C’est toujours une expérience intense de rencontrer des personnes dont on est à la fois si proches et cependant séparés par des différences de culture et d’histoire. Proches parce que nous sommes tous impliqués dans des actions de terrain dans nos propres sociétés, certaines locales et d’autres thématiques à grande échelle. Parce que nous avons la même ambition que ces actions soient un terreau pour le renouvellement du politique, le même souci de maintenir leur indépendance à l’égard des partis et des gouvernements. Le même sentiment que nous traversons un moment historique où s’ouvrent de nouveaux possibles mais où ceux-ci sont fragiles, menacés. Proximité aussi parce que, comme tous nos interlocuteurs grecs ils nous manifestent leur émotion profonde et l’énergie que leur a communiqué la générosité des donateurs et l’ambition de la campagne.

Mais le risque existe cependant de quiproquos, d’incompréhensions. Les acteurs du renouveau sociétal et politique grec ont rencontré trop d’acteurs qui veulent simplement accrocher leurs wagons à un espoir qui fait pour l’instant défaut dans leur propre environnement. Dans le regard rétrospectif que les jeunes activistés grecs d’aujourd’hui jettent sur les rapports culturels entre Grèce et France, les intellectuels français sont souvent apparus comme des théoriciens donneurs de leçons, et ce n’est pas de cela qu’ils ont besoin aujourd’hui, mais plutôt de compagnons et de soutiens dans ce qui est une grande expérimentation à ciel ouvert, s’adaptant sans arrêt aux défis et possibilités du moment.

Nous confirmons rapidement ce qui a déjà été décidé : que le Fonds de soutien aux actions et structures de solidarité nous rendra compte mois par mois des dons reçus et étiquetés Interdemos, de façon à ce que nous puissions les croiser avec les messages reçus nous notifiant les dons et être sûrs que tout est bien arrivé à destination. Tout ça bien sûr en supposant que les donateurs n’oublient pas de préciser Interdemos dans la communication du virement et de nous notifier à l’adresse de contact. Et puis que notre but est d’aider les actions, pas de leur donner des directions. Ils nous expliquent ce que nous avions déjà compris être au cœur de leur démarche : non seulement les structures de terrain elles-mêmes sont indépendantes et autogérées, mais Solidarité pour tous aussi fonctionne largement sur ce mode.

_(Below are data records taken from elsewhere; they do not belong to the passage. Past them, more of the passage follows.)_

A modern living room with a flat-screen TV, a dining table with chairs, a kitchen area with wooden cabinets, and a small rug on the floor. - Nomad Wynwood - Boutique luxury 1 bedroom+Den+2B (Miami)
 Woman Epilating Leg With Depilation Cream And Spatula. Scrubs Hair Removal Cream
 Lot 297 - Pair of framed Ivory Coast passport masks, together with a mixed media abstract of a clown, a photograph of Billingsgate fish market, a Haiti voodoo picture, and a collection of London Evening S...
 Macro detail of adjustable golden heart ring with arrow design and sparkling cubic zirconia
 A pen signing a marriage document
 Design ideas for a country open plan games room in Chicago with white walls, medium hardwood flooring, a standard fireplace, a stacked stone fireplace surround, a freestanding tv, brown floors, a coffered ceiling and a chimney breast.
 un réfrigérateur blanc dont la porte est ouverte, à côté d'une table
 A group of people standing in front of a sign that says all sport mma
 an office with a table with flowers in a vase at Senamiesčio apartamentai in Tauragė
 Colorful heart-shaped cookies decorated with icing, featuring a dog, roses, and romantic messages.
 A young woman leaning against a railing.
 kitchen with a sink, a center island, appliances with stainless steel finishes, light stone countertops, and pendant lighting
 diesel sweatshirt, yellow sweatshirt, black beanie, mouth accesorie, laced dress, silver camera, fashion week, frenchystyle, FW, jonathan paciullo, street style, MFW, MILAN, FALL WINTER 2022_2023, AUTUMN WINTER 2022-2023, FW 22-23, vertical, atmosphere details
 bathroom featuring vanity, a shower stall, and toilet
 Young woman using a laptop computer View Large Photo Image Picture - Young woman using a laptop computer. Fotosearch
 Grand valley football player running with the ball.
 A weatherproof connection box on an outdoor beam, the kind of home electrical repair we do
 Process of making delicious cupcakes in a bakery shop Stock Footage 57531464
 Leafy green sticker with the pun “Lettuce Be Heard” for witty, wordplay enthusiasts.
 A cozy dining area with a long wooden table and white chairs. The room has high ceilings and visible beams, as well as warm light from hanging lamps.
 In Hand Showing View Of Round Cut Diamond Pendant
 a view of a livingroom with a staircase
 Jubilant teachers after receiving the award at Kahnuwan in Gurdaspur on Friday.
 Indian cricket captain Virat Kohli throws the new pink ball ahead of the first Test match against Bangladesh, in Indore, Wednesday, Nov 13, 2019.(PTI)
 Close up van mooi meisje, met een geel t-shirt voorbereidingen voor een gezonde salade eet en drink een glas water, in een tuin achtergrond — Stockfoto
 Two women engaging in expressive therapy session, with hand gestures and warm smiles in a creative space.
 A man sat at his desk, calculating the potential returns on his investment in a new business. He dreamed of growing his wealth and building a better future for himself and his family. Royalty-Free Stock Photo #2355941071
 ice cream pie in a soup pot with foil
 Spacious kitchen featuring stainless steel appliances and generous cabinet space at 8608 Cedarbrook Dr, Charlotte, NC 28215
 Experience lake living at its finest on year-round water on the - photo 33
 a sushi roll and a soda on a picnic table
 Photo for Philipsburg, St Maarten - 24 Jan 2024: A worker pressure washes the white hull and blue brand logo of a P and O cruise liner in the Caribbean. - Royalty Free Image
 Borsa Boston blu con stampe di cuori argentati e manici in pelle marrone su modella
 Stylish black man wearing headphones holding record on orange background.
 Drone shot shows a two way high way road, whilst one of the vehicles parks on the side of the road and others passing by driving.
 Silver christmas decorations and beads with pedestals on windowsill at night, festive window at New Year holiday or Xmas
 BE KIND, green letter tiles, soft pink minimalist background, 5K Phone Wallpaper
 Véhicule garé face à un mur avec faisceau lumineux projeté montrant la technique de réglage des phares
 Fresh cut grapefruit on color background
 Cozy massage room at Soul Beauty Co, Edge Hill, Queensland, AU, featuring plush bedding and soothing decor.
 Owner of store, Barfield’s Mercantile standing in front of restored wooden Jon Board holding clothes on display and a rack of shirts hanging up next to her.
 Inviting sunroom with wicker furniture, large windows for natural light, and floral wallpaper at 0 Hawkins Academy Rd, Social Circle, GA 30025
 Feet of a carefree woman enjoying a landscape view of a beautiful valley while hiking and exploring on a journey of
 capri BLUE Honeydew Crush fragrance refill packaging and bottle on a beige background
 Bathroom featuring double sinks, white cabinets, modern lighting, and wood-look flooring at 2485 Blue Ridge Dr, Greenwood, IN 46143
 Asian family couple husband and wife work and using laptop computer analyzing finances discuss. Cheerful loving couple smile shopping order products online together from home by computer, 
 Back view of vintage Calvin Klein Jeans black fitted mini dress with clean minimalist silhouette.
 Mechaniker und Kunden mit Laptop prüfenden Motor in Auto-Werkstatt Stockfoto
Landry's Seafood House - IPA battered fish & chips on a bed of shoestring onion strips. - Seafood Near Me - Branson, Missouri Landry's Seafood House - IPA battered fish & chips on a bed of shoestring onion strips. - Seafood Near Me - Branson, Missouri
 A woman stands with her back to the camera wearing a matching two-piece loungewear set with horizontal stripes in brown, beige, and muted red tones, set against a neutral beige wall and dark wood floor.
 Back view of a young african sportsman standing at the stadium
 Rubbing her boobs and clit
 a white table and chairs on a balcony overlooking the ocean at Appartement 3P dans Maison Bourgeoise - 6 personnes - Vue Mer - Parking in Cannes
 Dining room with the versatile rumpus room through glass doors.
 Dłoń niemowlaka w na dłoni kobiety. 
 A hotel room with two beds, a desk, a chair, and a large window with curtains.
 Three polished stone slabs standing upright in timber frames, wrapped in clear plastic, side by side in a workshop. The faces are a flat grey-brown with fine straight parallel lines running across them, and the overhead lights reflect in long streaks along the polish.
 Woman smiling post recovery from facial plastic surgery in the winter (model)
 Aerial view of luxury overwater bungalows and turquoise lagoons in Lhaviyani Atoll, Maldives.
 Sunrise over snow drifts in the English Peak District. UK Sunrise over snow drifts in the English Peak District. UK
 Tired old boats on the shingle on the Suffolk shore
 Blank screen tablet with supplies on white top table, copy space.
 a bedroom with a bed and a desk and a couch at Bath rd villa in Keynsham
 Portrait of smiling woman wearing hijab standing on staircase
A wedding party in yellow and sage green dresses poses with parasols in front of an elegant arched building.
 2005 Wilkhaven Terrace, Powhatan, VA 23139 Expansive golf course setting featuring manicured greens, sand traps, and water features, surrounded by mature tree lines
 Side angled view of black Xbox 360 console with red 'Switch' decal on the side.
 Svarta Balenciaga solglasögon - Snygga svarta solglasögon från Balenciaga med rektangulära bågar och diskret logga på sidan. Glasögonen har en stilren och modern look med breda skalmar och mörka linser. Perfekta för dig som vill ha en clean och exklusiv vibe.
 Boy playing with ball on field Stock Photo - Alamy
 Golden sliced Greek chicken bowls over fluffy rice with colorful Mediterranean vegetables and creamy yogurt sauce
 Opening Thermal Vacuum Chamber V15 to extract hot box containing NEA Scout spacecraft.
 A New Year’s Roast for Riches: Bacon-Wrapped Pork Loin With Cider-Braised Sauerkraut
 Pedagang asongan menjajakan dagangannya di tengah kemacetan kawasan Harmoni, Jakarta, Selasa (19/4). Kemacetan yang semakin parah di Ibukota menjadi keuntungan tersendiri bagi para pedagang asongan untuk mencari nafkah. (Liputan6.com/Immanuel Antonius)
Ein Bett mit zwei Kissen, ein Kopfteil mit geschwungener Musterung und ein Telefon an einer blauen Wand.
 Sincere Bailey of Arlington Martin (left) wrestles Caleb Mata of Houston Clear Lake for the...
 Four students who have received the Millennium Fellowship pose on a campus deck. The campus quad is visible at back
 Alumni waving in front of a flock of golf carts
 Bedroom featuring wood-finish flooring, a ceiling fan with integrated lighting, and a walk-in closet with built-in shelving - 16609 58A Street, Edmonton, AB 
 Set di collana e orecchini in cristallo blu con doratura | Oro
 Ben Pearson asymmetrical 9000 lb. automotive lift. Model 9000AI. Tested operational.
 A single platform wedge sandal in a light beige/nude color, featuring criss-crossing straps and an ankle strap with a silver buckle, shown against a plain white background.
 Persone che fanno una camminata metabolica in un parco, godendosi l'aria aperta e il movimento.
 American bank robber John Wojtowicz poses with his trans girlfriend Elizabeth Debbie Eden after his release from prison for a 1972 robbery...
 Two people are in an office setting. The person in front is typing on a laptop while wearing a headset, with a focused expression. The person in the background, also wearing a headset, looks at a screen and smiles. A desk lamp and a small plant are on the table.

Nous leur expliquons que c’est à cela que nous voulons que la campagne De peuple à peuple serve : à aider les structures qu’ils aident déjà à faire plus, d’autres à exister, de nouveaux thèmes d’action à se développer, que nous nous préoccupons aussi du devenir de ces actions sociétales au-delà de la seule urgence sociale, aussi vive soit elle. Sur ces derniers points : aborder de nouveaux thèmes (les communs, la capacité d’agir économiquement ou hors marché) et rendre les structures soutenables et utiles au développement de chacun au-delà de la seule fourniture d’une aide immédiate, ils nous expliquent qu’ils sont déjà engagés dans des domaines beaucoup plus diversifiés que les seules actions pour la santé, l’alimentation, le logement, le surendettement et la solidarité avec les migrants qui sont les plus visibles dans les brochures et les articles qui leur ont été consacrés. Nous le vérifierons en pratique avec les structures avec lesquelles ils nous mettent en contact avec efficacité et rapididité (voir nos premiers billets sur ces structures ici et ).

Nous n’avons pas eu le temps de développer suffisamment le sens politique d’une campagne comme la nôtre, la portée que nous voulons lui donner comme interpellation radicale des politiques européennes, d’expliquer notre espoir que les donateurs à De peuple à peuple deviennent dans leurs propres champs d’actions des gardiens de l’ouverture des possibles politiques en France et en Europe. Ce sera pour les prochains échanges.